#### INSTRUCTION 1
Duplicate the ink preparation passage below, reproducing every line of it without change.

==== SELECTED PASSAGE

1 Preparation of Ink

1-1. Preparation of Ink 1

[0061] To the preparation container, 20% by mass of ethylene glycol and 10 parts by mass of glycerin were added. In addition, 20 parts by mass of a reactive dye (Reactive Black 5) were added. Then, 0.05 parts by mass of a surfactant (Olfine E1010, manufactured by Nissin Chemical Industry Co., Ltd., "Olfine" is a registered trademark of the company) was added. Then, 0.2 parts by mass of a preservative (Proxel GXL, manufactured by S. C. Johnson & Son) was added. Ion-exchanged water was further added thereto so that the total amount became 100 parts by mass, followed by mixing and sufficient stirring. The aqueous solution obtained by the stirring was filtered through a 1-µm (pore size) filter to obtain ink 1, which is a black ink.

========

#### INSTRUCTION 2
Render the lines of the records from their first line through the line containing "point 503,115, point 165,245, point 104,377", both included, as a JSON list of strings with one string per line and no blank lines.

==== ENTRIES SUPPLIED

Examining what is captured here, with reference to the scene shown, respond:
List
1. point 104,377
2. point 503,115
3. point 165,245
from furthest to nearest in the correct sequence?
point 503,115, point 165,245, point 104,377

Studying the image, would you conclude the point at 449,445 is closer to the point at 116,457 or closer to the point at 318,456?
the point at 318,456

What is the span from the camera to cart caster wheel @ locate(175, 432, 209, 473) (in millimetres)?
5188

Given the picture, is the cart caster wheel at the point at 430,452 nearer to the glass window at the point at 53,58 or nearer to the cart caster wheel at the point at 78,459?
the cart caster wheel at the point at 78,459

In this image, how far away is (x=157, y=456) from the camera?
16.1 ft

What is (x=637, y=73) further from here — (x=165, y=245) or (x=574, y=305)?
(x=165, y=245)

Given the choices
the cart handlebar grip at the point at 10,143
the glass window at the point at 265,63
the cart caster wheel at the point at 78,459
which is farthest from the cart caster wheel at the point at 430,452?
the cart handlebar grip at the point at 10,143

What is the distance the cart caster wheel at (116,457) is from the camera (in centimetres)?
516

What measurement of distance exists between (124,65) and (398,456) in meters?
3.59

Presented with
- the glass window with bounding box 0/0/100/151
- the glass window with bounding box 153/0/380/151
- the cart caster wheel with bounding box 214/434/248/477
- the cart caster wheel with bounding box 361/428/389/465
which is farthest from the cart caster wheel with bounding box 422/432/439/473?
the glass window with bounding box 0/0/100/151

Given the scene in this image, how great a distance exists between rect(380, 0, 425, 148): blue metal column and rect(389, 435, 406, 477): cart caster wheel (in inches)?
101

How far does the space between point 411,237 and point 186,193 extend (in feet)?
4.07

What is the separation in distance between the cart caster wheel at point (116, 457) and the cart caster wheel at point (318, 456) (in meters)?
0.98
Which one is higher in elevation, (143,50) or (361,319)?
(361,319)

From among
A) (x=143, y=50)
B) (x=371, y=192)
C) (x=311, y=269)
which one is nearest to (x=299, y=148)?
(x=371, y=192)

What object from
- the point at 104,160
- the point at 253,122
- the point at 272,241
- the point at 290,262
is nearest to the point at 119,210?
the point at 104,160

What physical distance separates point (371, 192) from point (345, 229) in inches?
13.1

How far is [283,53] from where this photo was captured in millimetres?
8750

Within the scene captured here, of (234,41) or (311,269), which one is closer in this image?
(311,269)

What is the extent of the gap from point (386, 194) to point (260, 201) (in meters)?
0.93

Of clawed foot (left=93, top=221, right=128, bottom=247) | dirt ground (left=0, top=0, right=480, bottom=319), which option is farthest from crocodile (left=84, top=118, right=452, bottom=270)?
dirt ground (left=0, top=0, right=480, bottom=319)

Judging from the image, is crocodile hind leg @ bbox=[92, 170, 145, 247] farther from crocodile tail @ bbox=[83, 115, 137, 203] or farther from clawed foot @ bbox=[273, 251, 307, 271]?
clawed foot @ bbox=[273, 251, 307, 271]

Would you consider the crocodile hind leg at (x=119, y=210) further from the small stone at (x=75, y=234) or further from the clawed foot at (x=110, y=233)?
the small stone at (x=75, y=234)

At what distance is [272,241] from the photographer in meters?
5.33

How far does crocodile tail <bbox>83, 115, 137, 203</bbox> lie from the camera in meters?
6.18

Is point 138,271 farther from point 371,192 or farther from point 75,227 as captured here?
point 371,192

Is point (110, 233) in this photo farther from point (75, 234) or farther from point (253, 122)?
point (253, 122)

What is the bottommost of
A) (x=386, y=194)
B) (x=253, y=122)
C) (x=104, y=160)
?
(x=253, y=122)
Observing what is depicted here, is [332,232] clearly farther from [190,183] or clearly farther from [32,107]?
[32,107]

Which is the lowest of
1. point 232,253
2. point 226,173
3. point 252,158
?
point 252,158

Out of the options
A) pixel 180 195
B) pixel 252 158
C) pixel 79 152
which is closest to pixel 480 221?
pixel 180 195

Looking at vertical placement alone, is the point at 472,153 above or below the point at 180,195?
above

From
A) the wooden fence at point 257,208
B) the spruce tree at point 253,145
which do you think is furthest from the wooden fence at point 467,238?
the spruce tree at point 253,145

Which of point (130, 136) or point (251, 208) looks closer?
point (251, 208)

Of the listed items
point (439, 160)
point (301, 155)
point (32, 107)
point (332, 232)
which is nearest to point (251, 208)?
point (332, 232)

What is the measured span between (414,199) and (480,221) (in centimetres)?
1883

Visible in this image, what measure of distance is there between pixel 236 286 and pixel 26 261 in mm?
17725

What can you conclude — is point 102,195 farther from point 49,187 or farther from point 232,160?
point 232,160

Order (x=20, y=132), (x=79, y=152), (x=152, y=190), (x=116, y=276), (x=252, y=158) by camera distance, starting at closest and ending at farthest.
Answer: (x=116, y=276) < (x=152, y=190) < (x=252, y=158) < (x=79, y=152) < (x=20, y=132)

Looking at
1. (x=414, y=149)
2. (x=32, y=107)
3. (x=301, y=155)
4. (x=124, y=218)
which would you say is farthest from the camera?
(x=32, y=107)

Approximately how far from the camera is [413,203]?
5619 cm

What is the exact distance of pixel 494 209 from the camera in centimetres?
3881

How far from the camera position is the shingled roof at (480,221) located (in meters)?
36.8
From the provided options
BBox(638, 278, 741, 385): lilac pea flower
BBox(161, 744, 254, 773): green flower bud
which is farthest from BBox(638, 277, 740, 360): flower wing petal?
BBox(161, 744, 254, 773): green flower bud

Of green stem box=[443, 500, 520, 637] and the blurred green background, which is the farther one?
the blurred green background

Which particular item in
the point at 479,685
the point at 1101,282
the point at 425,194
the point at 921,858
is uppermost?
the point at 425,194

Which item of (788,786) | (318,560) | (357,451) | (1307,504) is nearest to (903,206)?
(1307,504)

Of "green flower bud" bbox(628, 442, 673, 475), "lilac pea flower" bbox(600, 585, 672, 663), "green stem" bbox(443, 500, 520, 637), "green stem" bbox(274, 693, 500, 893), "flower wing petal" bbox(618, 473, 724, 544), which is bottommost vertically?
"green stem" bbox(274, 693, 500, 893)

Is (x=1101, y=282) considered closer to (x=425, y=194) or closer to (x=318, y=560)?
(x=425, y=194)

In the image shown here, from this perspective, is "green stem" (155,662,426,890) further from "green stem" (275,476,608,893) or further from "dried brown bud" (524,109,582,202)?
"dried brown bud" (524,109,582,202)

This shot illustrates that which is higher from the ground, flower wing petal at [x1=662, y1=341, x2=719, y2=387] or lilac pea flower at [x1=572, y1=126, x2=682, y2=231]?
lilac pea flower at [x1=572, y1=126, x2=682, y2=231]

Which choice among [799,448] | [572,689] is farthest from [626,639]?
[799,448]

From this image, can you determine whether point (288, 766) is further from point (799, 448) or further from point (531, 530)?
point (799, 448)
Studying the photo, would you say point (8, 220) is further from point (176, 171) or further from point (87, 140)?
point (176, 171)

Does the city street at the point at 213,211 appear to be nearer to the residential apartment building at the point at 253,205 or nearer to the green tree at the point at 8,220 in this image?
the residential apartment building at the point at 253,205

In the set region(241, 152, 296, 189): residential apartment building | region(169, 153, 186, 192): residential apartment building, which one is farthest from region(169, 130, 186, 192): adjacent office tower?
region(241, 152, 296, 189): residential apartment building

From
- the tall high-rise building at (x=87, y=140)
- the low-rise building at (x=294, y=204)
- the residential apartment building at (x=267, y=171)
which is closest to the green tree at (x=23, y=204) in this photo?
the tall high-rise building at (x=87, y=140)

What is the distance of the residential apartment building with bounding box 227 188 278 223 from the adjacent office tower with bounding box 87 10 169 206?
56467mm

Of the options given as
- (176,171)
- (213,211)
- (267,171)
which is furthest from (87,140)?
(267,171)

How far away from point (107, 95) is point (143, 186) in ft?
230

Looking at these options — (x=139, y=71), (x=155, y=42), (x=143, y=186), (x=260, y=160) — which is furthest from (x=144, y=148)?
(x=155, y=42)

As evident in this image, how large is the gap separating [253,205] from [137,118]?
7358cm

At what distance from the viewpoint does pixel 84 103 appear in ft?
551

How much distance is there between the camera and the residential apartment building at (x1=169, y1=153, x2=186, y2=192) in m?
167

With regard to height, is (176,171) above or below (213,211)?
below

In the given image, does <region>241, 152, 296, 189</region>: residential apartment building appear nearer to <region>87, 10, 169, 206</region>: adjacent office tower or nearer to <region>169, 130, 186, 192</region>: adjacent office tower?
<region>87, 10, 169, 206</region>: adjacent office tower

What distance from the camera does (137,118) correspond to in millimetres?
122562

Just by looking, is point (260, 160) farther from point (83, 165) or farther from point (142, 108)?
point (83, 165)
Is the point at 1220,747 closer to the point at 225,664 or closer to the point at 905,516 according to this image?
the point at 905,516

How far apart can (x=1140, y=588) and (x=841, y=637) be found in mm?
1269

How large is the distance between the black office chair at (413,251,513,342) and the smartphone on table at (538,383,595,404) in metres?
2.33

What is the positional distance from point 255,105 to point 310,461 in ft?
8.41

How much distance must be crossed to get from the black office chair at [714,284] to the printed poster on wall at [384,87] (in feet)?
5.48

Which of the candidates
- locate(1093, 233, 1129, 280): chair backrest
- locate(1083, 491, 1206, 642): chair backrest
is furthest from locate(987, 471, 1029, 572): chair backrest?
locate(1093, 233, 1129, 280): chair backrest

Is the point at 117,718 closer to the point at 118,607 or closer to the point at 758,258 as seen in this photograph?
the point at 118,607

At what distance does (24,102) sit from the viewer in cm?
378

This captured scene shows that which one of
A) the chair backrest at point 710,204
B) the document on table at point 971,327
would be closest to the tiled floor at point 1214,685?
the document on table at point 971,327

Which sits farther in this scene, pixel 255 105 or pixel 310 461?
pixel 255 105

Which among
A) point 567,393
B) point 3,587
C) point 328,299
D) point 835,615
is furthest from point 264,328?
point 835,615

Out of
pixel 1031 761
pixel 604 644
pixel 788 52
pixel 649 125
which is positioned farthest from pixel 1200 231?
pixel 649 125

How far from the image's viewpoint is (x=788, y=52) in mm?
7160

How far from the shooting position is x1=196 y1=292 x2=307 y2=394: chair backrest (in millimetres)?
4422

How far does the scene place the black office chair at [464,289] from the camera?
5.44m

========

#### PROBLEM SOLUTION 1
1 Preparation of Ink

1-1. Preparation of Ink 1

[0061] To the preparation container, 20% by mass of ethylene glycol and 10 parts by mass of glycerin were added. In addition, 20 parts by mass of a reactive dye (Reactive Black 5) were added. Then, 0.05 parts by mass of a surfactant (Olfine E1010, manufactured by Nissin Chemical Industry Co., Ltd., "Olfine" is a registered trademark of the company) was added. Then, 0.2 parts by mass of a preservative (Proxel GXL, manufactured by S. C. Johnson & Son) was added. Ion-exchanged water was further added thereto so that the total amount became 100 parts by mass, followed by mixing and sufficient stirring. The aqueous solution obtained by the stirring was filtered through a 1-µm (pore size) filter to obtain ink 1, which is a black ink.

#### PROBLEM SOLUTION 2
[
  "Examining what is captured here, with reference to the scene shown, respond:",
  "List",
  "1. point 104,377",
  "2. point 503,115",
  "3. point 165,245",
  "from furthest to nearest in the correct sequence?",
  "point 503,115, point 165,245, point 104,377"
]